▶ [To do]
**A)** Reproduce everything in the patch discussion below from "On Friday, January" down to "that as needed.".
**B)** According to the patch discussion below, what does the number of fences available to the kernel default to?

▶ [Quoted passage]
───

[Intel-gfx] [PATCH] add fence register management to execbuf

Jesse Barnes jbarnes at virtuousgeek.org
Tue Jan 27 02:10:45 CET 2009


On Friday, January 23, 2009 4:25 pm Eric Anholt wrote:
> On Fri, 2009-01-23 at 14:12 -0800, Jesse Barnes wrote:
> > Adds code to set up fence registers at execbuf time on pre-965 chips
> > as
> > necessary.  Also fixes up a few bugs in the pre-965 tile register
> > support
> > (get_order != ffs).  The number of fences available to the kernel
> > defaults
> > to the hw limit minus 3 (for legacy X front/back/depth), but a new
> > parameter
> > allows userspace to override that as needed.
> >
> > We should probably be smarter here, and make sure the all the buffers
> > are
> > covered by fences before hanging the chip, and there may be other
> > steps
> > required in the fence eviction code (iirc Eric mentioned that some
> > additional
> > flushing may be required).
>
> Looks pretty good, and thanks for the flushing reminder.  Basically we
> need to flush the gpu write domain before waiting for rendering (or
> we'll bug!), and we need to clear the read domain flags (or the next
> person to come along after setting up their new fence register may get
> stale speculated garbage from reads that occurred while the fence reg
> wasn't in place).
>
> > --
> > Jesse Barnes, Intel Open Source Technology Center
> >
> > diff --git a/drivers/gpu/drm/i915/i915_gem.c
> > b/drivers/gpu/drm/i915/i915_gem.c
> > index 96316fd..41749cd 100644
> > --- a/drivers/gpu/drm/i915/i915_gem.c
> > +++ b/drivers/gpu/drm/i915/i915_gem.c
> > @@ -1445,21 +1445,27 @@ static void i915_write_fence_reg(struct
> > drm_i915_fence_reg *reg) drm_i915_private_t *dev_priv = dev->dev_private;
> >  	struct drm_i915_gem_object *obj_priv = obj->driver_private;
> >  	int regnum = obj_priv->fence_reg;
> > +	int tile_width = 512;
> >  	uint32_t val;
> >  	uint32_t pitch_val;
> >
> >  	if ((obj_priv->gtt_offset & ~I915_FENCE_START_MASK) ||
> >  	    (obj_priv->gtt_offset & (obj->size - 1))) {
> > -		WARN(1, "%s: object not 1M or size aligned\n", __func__);
> > +		WARN(1, "%s: object 0x%08x not 1M or size (0x%x) aligned\n",
> > +		     __func__, obj_priv->gtt_offset, obj->size);
> >  		return;
> >  	}
> >
> >  	if (obj_priv->tiling_mode == I915_TILING_Y && (IS_I945G(dev) ||
> >  						       IS_I945GM(dev) ||
> >  						       IS_G33(dev)))

───

▶ [Dataset entries]
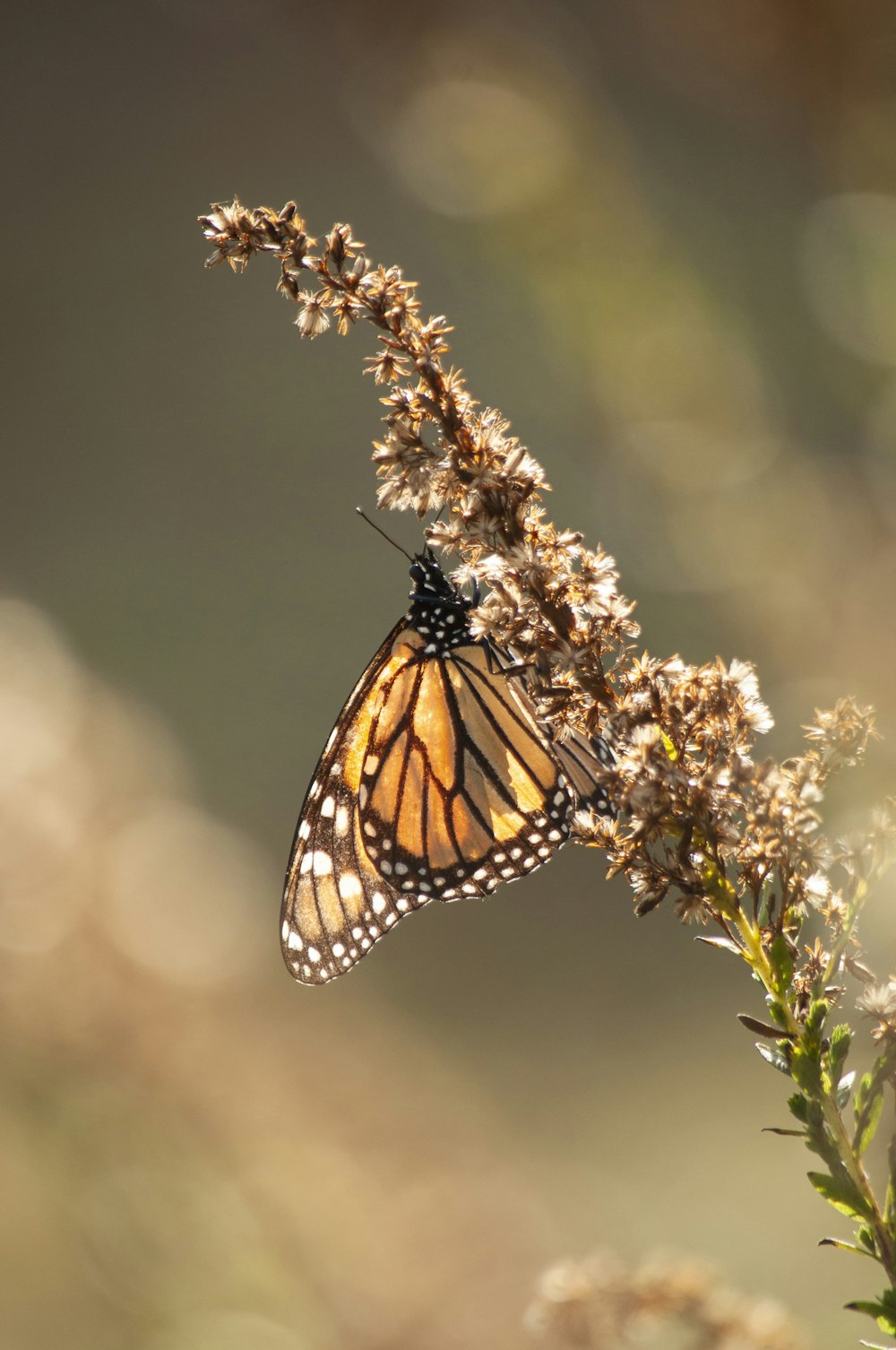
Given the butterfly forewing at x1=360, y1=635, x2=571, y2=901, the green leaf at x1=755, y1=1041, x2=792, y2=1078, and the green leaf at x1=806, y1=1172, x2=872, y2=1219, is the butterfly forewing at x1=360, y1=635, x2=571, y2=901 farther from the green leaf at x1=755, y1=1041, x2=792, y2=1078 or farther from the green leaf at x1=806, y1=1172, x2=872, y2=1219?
the green leaf at x1=806, y1=1172, x2=872, y2=1219

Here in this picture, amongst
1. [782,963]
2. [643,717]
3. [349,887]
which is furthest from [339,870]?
[782,963]

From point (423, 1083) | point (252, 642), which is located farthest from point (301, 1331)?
point (252, 642)

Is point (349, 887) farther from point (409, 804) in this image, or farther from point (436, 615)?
point (436, 615)

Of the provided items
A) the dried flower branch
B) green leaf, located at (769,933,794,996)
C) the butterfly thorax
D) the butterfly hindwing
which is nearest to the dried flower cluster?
the dried flower branch

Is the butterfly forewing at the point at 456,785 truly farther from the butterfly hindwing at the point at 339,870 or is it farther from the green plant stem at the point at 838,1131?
the green plant stem at the point at 838,1131

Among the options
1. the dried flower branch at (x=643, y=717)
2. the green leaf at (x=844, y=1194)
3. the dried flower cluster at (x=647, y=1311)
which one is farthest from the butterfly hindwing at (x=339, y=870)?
the green leaf at (x=844, y=1194)

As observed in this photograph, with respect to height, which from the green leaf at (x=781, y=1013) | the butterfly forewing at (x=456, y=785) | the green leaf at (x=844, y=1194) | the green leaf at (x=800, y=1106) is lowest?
the green leaf at (x=844, y=1194)

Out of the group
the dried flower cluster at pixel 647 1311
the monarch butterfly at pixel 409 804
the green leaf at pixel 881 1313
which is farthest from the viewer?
the monarch butterfly at pixel 409 804
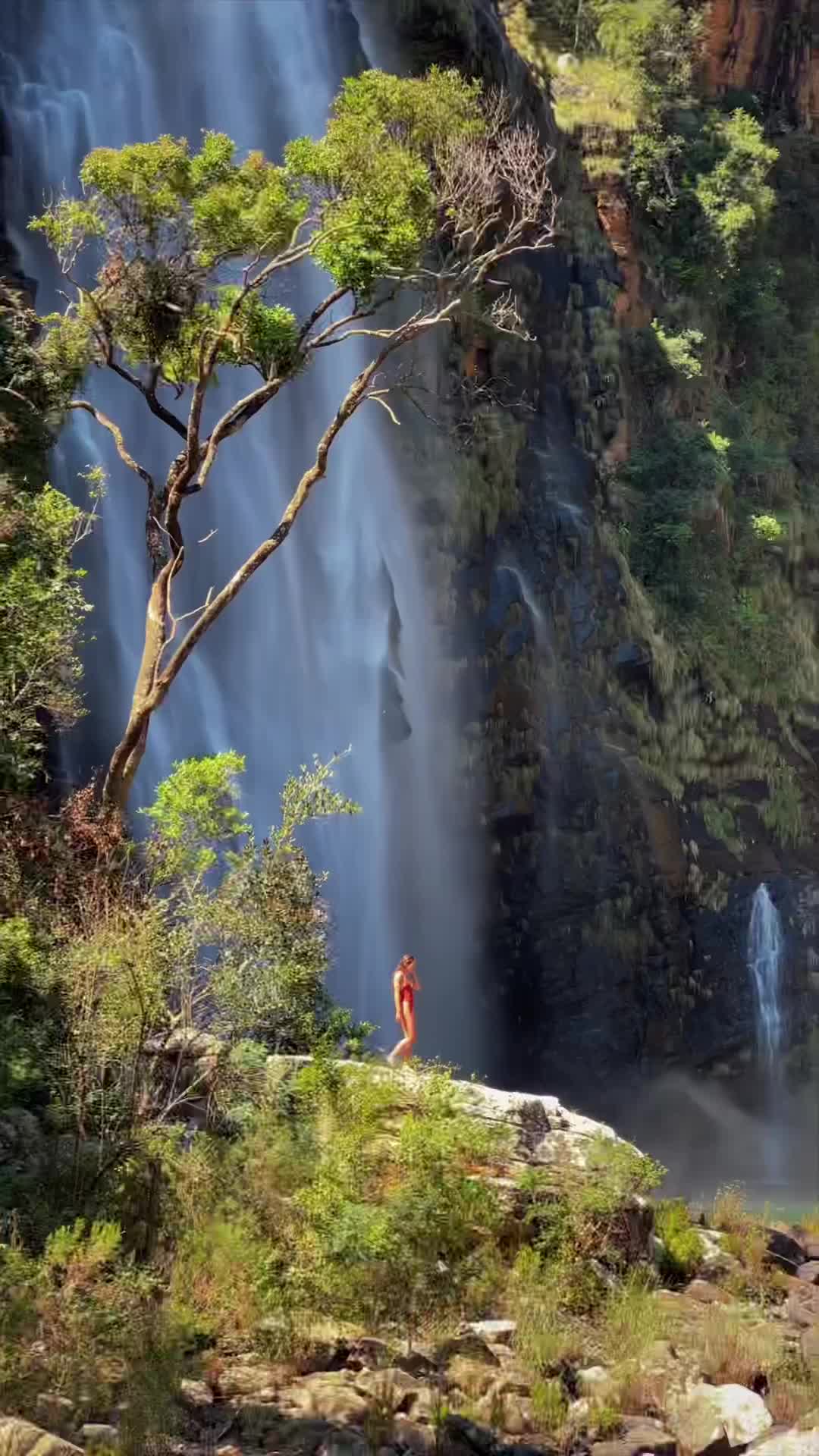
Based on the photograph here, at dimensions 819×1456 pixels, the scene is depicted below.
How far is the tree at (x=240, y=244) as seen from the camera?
13.9m

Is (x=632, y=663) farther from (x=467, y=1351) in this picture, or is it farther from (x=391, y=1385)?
(x=391, y=1385)

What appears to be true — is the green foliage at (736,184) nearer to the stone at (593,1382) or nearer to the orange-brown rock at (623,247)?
the orange-brown rock at (623,247)

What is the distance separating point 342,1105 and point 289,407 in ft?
43.9

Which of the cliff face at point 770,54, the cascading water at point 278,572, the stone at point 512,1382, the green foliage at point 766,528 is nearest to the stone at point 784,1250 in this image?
the stone at point 512,1382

───

▶ [Problem solutions]
**A)**
On Friday, January 23, 2009 4:25 pm Eric Anholt wrote:
> On Fri, 2009-01-23 at 14:12 -0800, Jesse Barnes wrote:
> > Adds code to set up fence registers at execbuf time on pre-965 chips
> > as
> > necessary.  Also fixes up a few bugs in the pre-965 tile register
> > support
> > (get_order != ffs).  The number of fences available to the kernel
> > defaults
> > to the hw limit minus 3 (for legacy X front/back/depth), but a new
> > parameter
> > allows userspace to override that as needed.

**B)** The hardware limit minus 3, for legacy X front/back/depth.